Leader of the Opposition, Godwin Friday told a press conference on Tuesday that that call has also come from police officers, victims of crimes, and persons who evaluate the judicial system.

He said that forensic evidence could help to strengthen the prosecution’s case, but also noted that it is not a panacea.

“We have all seen the television shows that seem to say that all you have to do is put some science in there and you can convict somebody. And it is probably never that easy, but certainly, there are things we can do to make use of the science to assist in the prosecution of offences,” said Friday, a lawyer who practices civil law.

Meanwhile, speaking at the same press conference, opposition senator, Kay Bacchus-Baptiste, supported the call for the use of more forensic evidence.

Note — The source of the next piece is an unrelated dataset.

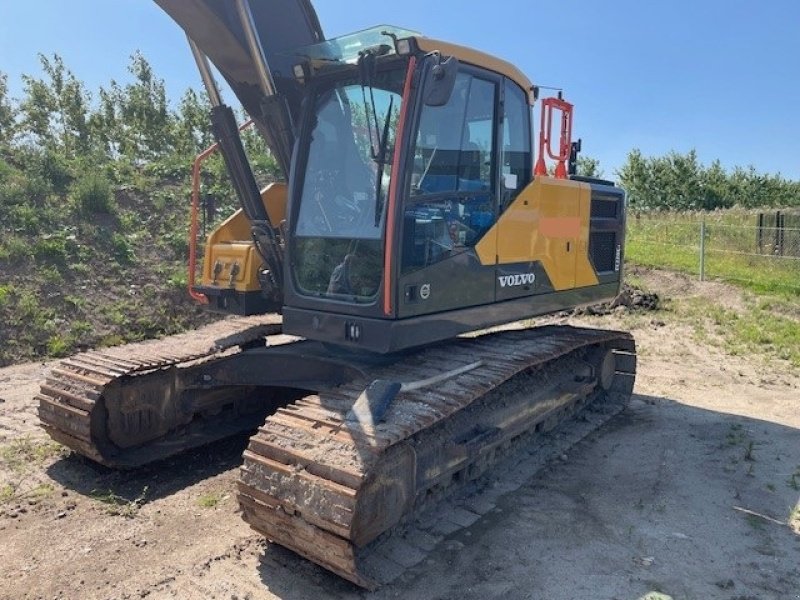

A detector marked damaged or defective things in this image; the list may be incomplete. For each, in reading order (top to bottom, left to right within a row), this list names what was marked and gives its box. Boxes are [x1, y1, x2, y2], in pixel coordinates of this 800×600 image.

rusty track [40, 314, 286, 468]
rusty track [238, 326, 636, 588]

“Many cases that I have done, the prosecution has failed wholly to make use of forensic evidence. They may come, they mark out the scene, they take exhibits, etc., and nothing happens to them, or you send them away and you never get a report; even ballistic reports.”

Friday said that when this is coupled with the concern about witnessed being threatened and possibly killed, “then you understand the importance of relying just simply on witnesses is a weakness in the system.

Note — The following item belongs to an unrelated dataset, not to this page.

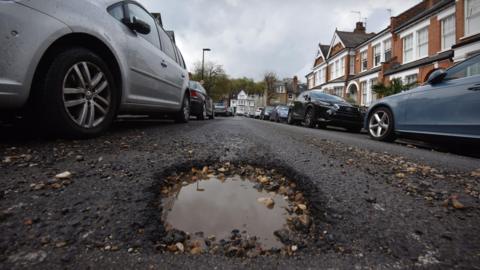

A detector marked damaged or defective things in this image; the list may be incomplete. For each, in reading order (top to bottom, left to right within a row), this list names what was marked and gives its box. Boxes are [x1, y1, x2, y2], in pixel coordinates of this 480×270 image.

water puddle in pothole [161, 175, 288, 249]
pothole [153, 162, 318, 258]
water puddle in pothole [157, 163, 316, 256]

“But it also goes back to what I said earlier: the fact that we are speaking about this tells of a transition that is taking place and the type of offences, the way in which the perpetrators seem to be organised in a way that, perhaps, we were not familiar with in the last century and this is something that we have be aware of and get ahead of, otherwise, we will be in a very difficult situation, like some parts — I said in my notes here, Mexico, where the police have no-go zones, and in Venezuela. You can’t have that in a country and say that you have rule of law.”

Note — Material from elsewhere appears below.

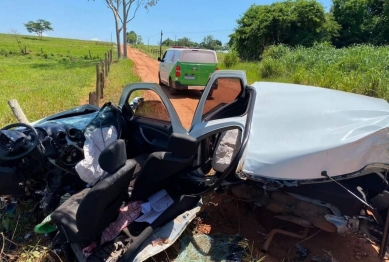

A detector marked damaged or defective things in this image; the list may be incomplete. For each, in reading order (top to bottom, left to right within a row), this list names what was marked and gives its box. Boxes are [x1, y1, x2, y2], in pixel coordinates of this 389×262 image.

severely damaged car [0, 69, 388, 260]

Bacchus-Baptiste said that the prosecution does not use as much scientific evidence as has been the case.

“Even long ago, you used to get more reports from experts, matching ballistics — the evidence with the gun, etc.

“You hardly get back reports now. They seem to base their evidence out of beating a confession out of the defendants or hoping that they have enough witnesses who would have seen.”

The lawyer, however, said that in most instances when crimes are committed, there are no eyewitnesses.

“The forensics in St. Vincent is sadly lacking, even a simple thing as taking photographic evidence. You would be surprised how many police cases they bring the photographer, they take the picture and when you

get to court, you never see the pictures. Either they are overexposed so they are no good or they never bother to produce the photographs. Or when you see the photographs, they are so dark, you cannot really understand what they are.

“And this is something – finger printing is a thing of a past. The forensics in St. Vincent is wholly lacking. Something drastic has to be done about it,” Bacchus Baptiste said.